** START DATASET **

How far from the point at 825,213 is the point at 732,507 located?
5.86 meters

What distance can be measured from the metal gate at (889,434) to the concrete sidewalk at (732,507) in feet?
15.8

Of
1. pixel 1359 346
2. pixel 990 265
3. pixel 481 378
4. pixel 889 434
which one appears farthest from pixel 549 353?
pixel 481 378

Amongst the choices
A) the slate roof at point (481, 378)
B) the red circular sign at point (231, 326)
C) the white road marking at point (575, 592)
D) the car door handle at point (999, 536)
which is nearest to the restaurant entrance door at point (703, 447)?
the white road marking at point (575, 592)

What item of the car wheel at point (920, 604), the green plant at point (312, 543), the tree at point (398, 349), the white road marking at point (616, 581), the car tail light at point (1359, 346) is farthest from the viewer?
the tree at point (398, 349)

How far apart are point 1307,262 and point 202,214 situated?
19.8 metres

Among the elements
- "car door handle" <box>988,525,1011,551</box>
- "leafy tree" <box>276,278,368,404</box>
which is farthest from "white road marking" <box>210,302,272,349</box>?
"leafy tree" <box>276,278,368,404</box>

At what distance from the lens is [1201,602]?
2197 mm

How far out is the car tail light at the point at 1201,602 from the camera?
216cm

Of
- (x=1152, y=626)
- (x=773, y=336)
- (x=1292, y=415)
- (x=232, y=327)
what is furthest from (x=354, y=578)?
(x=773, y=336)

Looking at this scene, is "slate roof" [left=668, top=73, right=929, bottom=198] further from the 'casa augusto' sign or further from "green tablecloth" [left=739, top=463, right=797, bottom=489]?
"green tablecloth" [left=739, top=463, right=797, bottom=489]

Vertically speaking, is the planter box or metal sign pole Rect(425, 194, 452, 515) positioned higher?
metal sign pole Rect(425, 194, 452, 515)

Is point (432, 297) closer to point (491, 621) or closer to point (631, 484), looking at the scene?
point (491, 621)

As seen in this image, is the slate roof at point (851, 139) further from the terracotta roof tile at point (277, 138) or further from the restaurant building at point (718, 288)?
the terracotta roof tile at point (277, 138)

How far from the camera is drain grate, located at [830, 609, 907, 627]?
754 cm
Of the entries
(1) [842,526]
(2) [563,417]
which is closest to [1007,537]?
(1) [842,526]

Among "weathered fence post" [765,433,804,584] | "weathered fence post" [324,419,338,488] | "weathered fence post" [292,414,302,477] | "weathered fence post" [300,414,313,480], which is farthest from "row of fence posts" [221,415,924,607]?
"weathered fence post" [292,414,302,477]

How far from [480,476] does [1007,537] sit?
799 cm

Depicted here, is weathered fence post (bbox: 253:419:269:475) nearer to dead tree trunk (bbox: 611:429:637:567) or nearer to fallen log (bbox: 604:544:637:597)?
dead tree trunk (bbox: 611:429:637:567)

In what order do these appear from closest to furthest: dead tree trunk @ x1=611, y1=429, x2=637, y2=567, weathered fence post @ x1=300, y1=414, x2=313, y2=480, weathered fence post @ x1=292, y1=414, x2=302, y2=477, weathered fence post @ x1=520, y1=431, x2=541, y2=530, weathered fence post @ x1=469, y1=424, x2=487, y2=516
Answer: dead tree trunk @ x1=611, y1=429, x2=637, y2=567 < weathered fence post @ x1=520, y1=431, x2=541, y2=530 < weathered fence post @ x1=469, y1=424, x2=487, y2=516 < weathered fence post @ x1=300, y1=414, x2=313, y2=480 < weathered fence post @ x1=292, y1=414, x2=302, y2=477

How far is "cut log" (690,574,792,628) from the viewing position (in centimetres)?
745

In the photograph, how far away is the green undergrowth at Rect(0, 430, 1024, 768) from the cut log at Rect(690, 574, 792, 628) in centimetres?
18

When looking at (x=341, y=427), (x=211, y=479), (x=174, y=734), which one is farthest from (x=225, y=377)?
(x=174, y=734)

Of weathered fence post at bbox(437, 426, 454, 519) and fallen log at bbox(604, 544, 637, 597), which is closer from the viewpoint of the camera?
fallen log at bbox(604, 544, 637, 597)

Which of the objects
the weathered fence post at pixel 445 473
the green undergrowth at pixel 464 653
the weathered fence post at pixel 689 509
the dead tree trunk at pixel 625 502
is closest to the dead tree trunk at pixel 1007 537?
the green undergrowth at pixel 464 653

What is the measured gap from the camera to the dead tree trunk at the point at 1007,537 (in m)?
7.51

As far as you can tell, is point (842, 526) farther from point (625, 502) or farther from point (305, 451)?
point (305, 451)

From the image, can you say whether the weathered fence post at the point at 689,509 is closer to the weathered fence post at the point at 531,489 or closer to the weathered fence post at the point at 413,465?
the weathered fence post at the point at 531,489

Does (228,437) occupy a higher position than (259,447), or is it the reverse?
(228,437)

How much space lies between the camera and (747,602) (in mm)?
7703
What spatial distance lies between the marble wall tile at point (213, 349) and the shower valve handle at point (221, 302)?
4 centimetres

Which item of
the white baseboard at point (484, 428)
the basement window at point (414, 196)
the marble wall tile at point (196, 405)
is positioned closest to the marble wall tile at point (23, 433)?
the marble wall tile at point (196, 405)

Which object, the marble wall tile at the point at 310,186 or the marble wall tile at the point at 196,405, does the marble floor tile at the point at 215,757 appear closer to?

** END DATASET **

The records above should be duplicated in full, exactly as given.

**RESULT FOR THIS TASK**
How far from the point at 825,213 is the point at 732,507 located?
5.86 meters

What distance can be measured from the metal gate at (889,434) to the concrete sidewalk at (732,507) in feet?
15.8

Of
1. pixel 1359 346
2. pixel 990 265
3. pixel 481 378
4. pixel 889 434
which one appears farthest from pixel 549 353?
pixel 481 378

Amongst the choices
A) the slate roof at point (481, 378)
B) the red circular sign at point (231, 326)
C) the white road marking at point (575, 592)
D) the car door handle at point (999, 536)
which is nearest to the restaurant entrance door at point (703, 447)?
the white road marking at point (575, 592)

What item of the car wheel at point (920, 604), the green plant at point (312, 543), the tree at point (398, 349), the white road marking at point (616, 581), the car tail light at point (1359, 346) is farthest from the viewer?
the tree at point (398, 349)

How far apart are point 1307,262 and point 202,214 situated?
19.8 metres

Among the elements
- "car door handle" <box>988,525,1011,551</box>
- "leafy tree" <box>276,278,368,404</box>
which is farthest from "white road marking" <box>210,302,272,349</box>?
"leafy tree" <box>276,278,368,404</box>

At what distance from the lens is [1201,602]?
2197 mm

How far out is the car tail light at the point at 1201,602 from the camera?
216cm

Of
- (x=1152, y=626)
- (x=773, y=336)
- (x=1292, y=415)
- (x=232, y=327)
what is furthest from (x=354, y=578)?
(x=773, y=336)

Looking at this scene, is "slate roof" [left=668, top=73, right=929, bottom=198] further from the 'casa augusto' sign or further from "green tablecloth" [left=739, top=463, right=797, bottom=489]?
"green tablecloth" [left=739, top=463, right=797, bottom=489]

Vertically speaking, is the planter box or metal sign pole Rect(425, 194, 452, 515) positioned higher?
metal sign pole Rect(425, 194, 452, 515)

Is point (432, 297) closer to point (491, 621) or closer to point (631, 484), looking at the scene?
point (491, 621)

As seen in this image, is the slate roof at point (851, 139) further from the terracotta roof tile at point (277, 138) or further from the restaurant building at point (718, 288)?
the terracotta roof tile at point (277, 138)

How far from the camera is drain grate, located at [830, 609, 907, 627]?
754 cm
Of the entries
(1) [842,526]
(2) [563,417]
which is closest to [1007,537]?
(1) [842,526]

Among "weathered fence post" [765,433,804,584] | "weathered fence post" [324,419,338,488] | "weathered fence post" [292,414,302,477] | "weathered fence post" [300,414,313,480], which is farthest from "row of fence posts" [221,415,924,607]?
"weathered fence post" [292,414,302,477]

How far from [480,476] does [1007,537] sit?
799 cm

Depicted here, is weathered fence post (bbox: 253:419:269:475) nearer to dead tree trunk (bbox: 611:429:637:567) or nearer to fallen log (bbox: 604:544:637:597)?
dead tree trunk (bbox: 611:429:637:567)

In what order do these appear from closest to furthest: dead tree trunk @ x1=611, y1=429, x2=637, y2=567, weathered fence post @ x1=300, y1=414, x2=313, y2=480, weathered fence post @ x1=292, y1=414, x2=302, y2=477, weathered fence post @ x1=520, y1=431, x2=541, y2=530, weathered fence post @ x1=469, y1=424, x2=487, y2=516
Answer: dead tree trunk @ x1=611, y1=429, x2=637, y2=567 < weathered fence post @ x1=520, y1=431, x2=541, y2=530 < weathered fence post @ x1=469, y1=424, x2=487, y2=516 < weathered fence post @ x1=300, y1=414, x2=313, y2=480 < weathered fence post @ x1=292, y1=414, x2=302, y2=477

How far is "cut log" (690,574,792,628) from the viewing position (in centimetres)?
745

In the photograph, how far away is the green undergrowth at Rect(0, 430, 1024, 768) from the cut log at Rect(690, 574, 792, 628) in centimetres?
18

When looking at (x=341, y=427), (x=211, y=479), (x=174, y=734), which one is farthest from (x=225, y=377)?
(x=174, y=734)

Of weathered fence post at bbox(437, 426, 454, 519) and fallen log at bbox(604, 544, 637, 597), which is closer from the viewpoint of the camera?
fallen log at bbox(604, 544, 637, 597)

Which of the objects
the weathered fence post at pixel 445 473
the green undergrowth at pixel 464 653
the weathered fence post at pixel 689 509
the dead tree trunk at pixel 625 502
is closest to the dead tree trunk at pixel 1007 537?
the green undergrowth at pixel 464 653

What is the measured gap from the camera to the dead tree trunk at the point at 1007,537 (in m)?
7.51

As far as you can tell, is point (842, 526) farther from point (625, 502) or farther from point (305, 451)?
point (305, 451)

From the image, can you say whether the weathered fence post at the point at 689,509 is closer to the weathered fence post at the point at 531,489 or closer to the weathered fence post at the point at 413,465?
the weathered fence post at the point at 531,489

Does (228,437) occupy a higher position than (259,447), or is it the reverse?
(228,437)

How much space lies between the camera and (747,602) (in mm)?
7703
What spatial distance lies between the marble wall tile at point (213, 349) and the shower valve handle at point (221, 302)?
4 centimetres

Which item of
the white baseboard at point (484, 428)
the basement window at point (414, 196)
the marble wall tile at point (196, 405)
is positioned closest to the marble wall tile at point (23, 433)?
the marble wall tile at point (196, 405)

Which object, the marble wall tile at the point at 310,186 or the marble wall tile at the point at 196,405, does the marble floor tile at the point at 215,757 appear closer to?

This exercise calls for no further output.